• [Data]
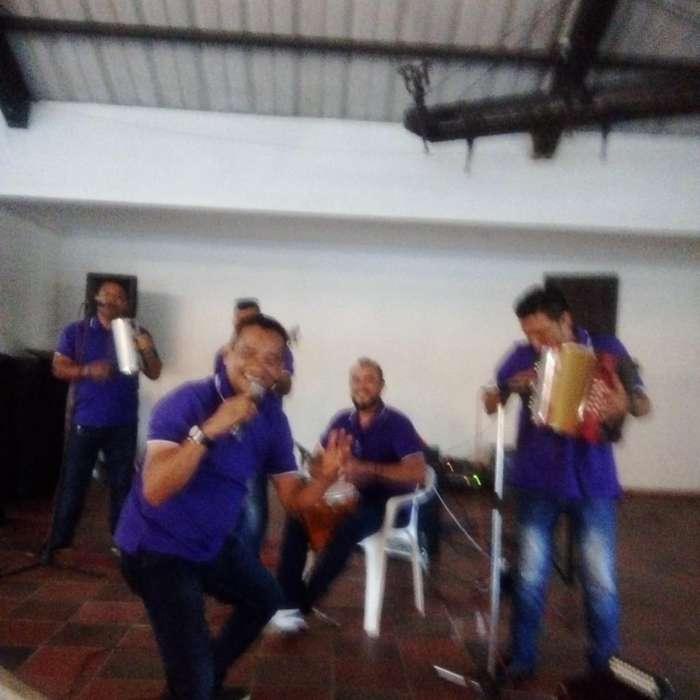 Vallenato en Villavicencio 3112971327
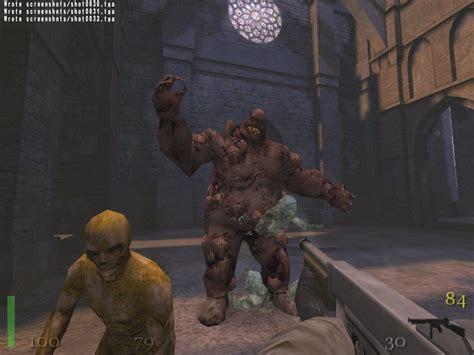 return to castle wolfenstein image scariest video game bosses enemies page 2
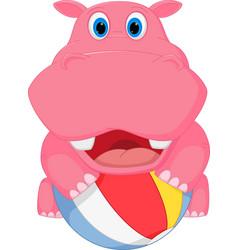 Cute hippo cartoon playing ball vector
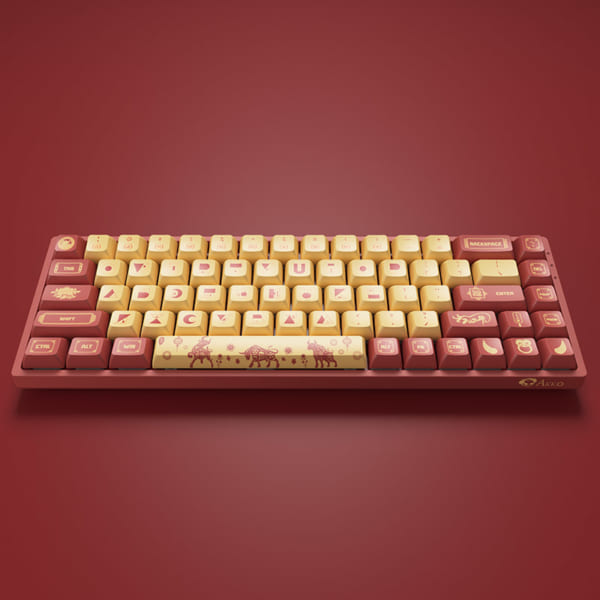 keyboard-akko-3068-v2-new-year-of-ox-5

---

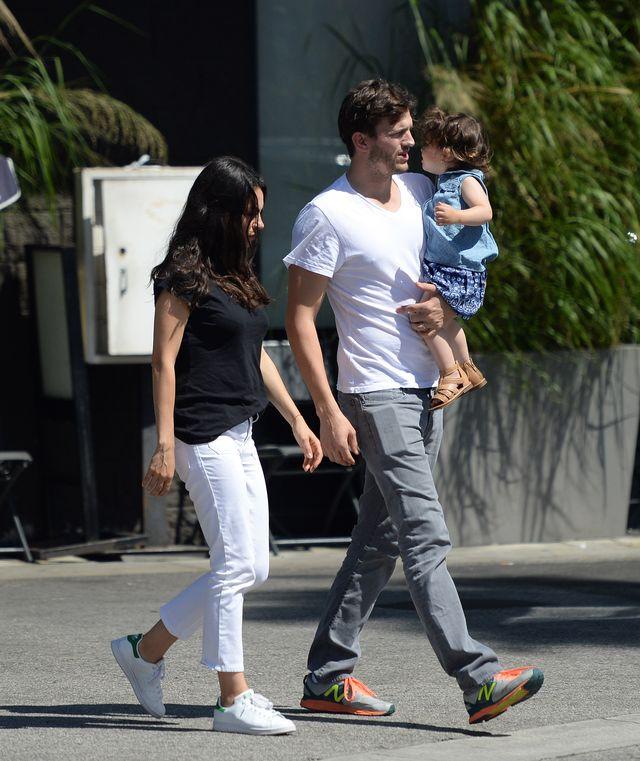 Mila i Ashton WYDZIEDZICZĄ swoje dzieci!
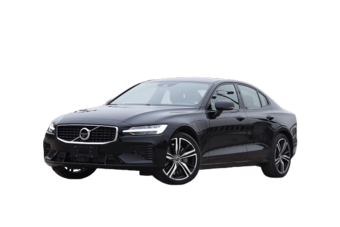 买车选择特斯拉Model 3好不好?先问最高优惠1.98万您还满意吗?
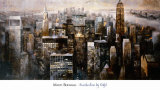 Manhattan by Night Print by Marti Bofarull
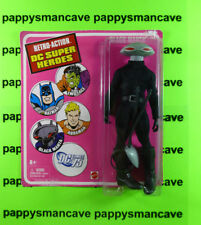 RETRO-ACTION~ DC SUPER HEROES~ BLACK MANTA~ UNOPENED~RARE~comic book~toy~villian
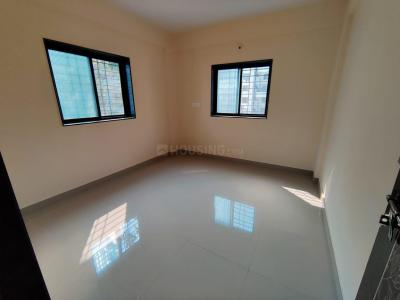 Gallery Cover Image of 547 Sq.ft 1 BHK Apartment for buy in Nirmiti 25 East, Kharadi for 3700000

...

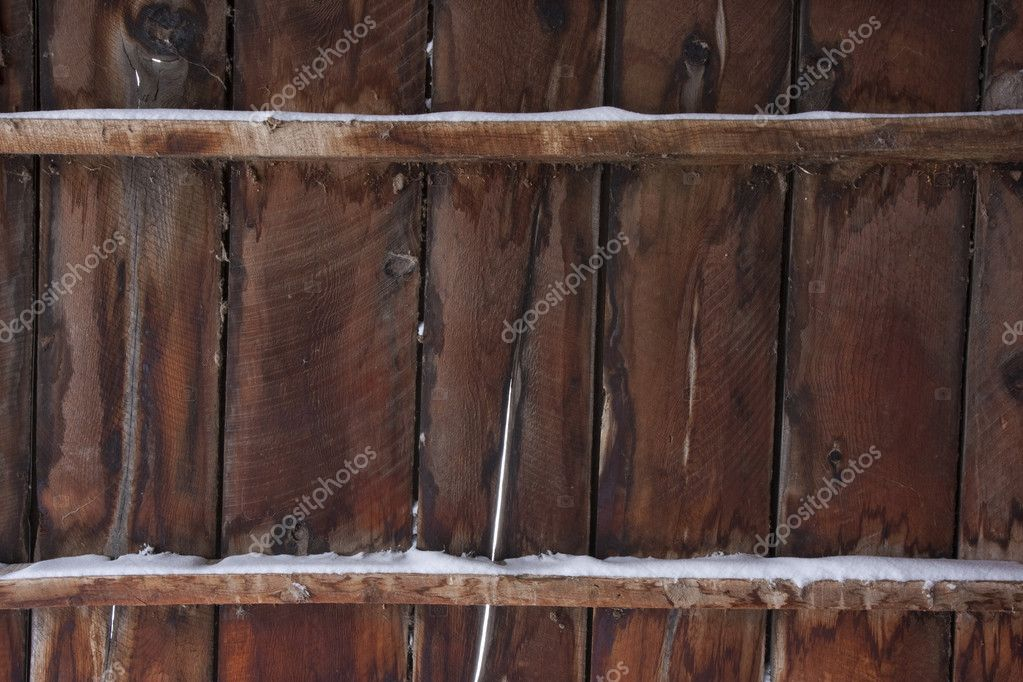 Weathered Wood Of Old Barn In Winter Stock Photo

• [Task to complete] Repeat only the stretch of data above that runs from the line with "Mila i Ashton WYDZIEDZICZĄ swoje dzieci!" to the line with "RETRO-ACTION~ DC SUPER". Keep both end lines; exclude pictures.

• [Answer box]
 Mila i Ashton WYDZIEDZICZĄ swoje dzieci!
 买车选择特斯拉Model 3好不好?先问最高优惠1.98万您还满意吗?
 Manhattan by Night Print by Marti Bofarull
 RETRO-ACTION~ DC SUPER HEROES~ BLACK MANTA~ UNOPENED~RARE~comic book~toy~villian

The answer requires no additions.